- [Stated task] From the forum post about a friend, return word for word the passage between "I could never do" and "shoulder to cry on.", inclusive.

## start Given text

I could never do that. I met my best friend in high school and we've been through a lot together. She's gone through some very traumatic things and even though I envision this ending in a really bad way, I could never abandon her. Even if she ends up pushing me away, I'd be there if she wanted to come crawling back and admit that she was wrong and if she needed a shoulder to cry on.

The thing that bothers me is that this isn't the first time that this has happened. When she was about 14, she met another guy online. They talked for a few years, even on the phone. At that time, she got in a lot of trouble by her parents because there is no dating allowed in her culture and she was racking up long distance charges. :laughing:

And it wasn't until we were friends for over a year (she was 16 or 17 at this point) that she told me about him (the first guy). And I did some fishing and discovered that he was doing the exact same thing with many other girls. She was devastated and swore that she'd never allow herself to be that vulnerable again. But it seems like what's going on right now is pretty much a carbon copy of what happened years ago except that this guy is even worse. She even joked that she always falls for the "bad boys", so she knows he's bad and she still puts up with it. I just really, really hate watching her get hurt. She's very naive and this guy knows it.



kudi said:


> Hormones are running wild,she will not be seeing the light anytime soon. The best you can do for her is keep hanging out with her and SUPPORTING her. You have to try to respect her decision to stay. It's her life, and she has to live with the consequences of her actions, whether she stays or leaves, so she has to make the decision on her own.

## end Given text
## start Source data

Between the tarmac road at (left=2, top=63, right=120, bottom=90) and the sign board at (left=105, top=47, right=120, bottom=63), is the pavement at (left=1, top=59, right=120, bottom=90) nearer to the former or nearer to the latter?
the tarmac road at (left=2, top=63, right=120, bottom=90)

## end Source data

- [Solution below]
I could never do that. I met my best friend in high school and we've been through a lot together. She's gone through some very traumatic things and even though I envision this ending in a really bad way, I could never abandon her. Even if she ends up pushing me away, I'd be there if she wanted to come crawling back and admit that she was wrong and if she needed a shoulder to cry on.